Controle de ritmo ou controle de frequência
Alguns pacientes precisam tentar manter o ritmo normal; outros ficam melhor com controle da frequência cardíaca e prevenção de AVC. Essa escolha depende de sintomas, tempo de arritmia, tamanho do átrio, função cardíaca e preferências do paciente.
Quando ablação pode ser considerada
A ablação pode ser discutida em fibrilação atrial sintomática, recorrente ou com baixa tolerância a medicamentos, especialmente quando há chance razoável de benefício. A decisão precisa explicar limites e possibilidade de recorrência.

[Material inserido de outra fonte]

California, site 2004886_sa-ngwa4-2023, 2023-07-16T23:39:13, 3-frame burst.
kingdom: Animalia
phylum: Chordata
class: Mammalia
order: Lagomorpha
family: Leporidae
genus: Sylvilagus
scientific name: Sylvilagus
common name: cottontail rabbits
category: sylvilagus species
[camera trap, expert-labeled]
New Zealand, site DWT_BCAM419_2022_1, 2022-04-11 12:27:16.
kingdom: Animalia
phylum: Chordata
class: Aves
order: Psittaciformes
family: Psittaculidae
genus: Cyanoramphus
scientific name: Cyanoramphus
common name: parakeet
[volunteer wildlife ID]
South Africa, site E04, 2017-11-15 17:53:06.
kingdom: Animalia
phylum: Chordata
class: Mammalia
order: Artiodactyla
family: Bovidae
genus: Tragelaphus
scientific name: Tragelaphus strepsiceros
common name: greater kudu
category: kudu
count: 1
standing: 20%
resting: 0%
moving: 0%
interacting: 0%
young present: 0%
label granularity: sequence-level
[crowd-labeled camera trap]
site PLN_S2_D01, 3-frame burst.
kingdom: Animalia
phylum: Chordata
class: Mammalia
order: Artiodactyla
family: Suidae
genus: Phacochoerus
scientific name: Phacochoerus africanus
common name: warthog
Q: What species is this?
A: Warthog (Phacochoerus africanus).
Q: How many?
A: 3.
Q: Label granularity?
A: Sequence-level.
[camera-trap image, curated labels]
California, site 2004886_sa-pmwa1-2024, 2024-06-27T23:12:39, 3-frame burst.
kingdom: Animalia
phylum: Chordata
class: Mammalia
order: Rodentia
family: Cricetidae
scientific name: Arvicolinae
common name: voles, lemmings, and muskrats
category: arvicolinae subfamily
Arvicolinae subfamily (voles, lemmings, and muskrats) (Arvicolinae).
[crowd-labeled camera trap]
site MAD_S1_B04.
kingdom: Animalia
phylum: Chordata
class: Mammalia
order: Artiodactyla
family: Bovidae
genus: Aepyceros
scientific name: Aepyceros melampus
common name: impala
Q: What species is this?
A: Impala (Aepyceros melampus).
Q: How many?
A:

Como a Dra. Karina estrutura a avaliação
A avaliação conecta sintomas, exames e risco clínico. Em Porto Alegre, pacientes costumam chegar com ECG, Holter, smartwatch, ecocardiograma ou laudo de emergência. A consulta organiza essas informações para separar três decisões: controle dos sintomas, prevenção de AVC e necessidade real de procedimento.
- Confirmar se o registro mostra fibrilação atrial ou outra arritmia
- Calcular risco de AVC e discutir anticoagulação quando indicada
- Comparar controle de frequência, controle de ritmo, remédios e ablação
Resposta curta para pacientes recém-diagnosticados
Fibrilação atrial não significa automaticamente cirurgia ou ablação. A prioridade inicial é entender duração das crises, sintomas, risco de AVC, doenças associadas e se há sinais de instabilidade. Depois disso, o plano pode ir de acompanhamento e remédios até ablação em casos selecionados.
Perguntas que mudam a conduta
As perguntas mais úteis são objetivas: quando começou, quanto dura, há falta de ar ou desmaio, o átrio está aumentado, já houve AVC ou AIT, há hipertensão ou diabetes, e quais remédios já foram testados. Essas respostas mudam a decisão mais do que o nome do diagnóstico isolado.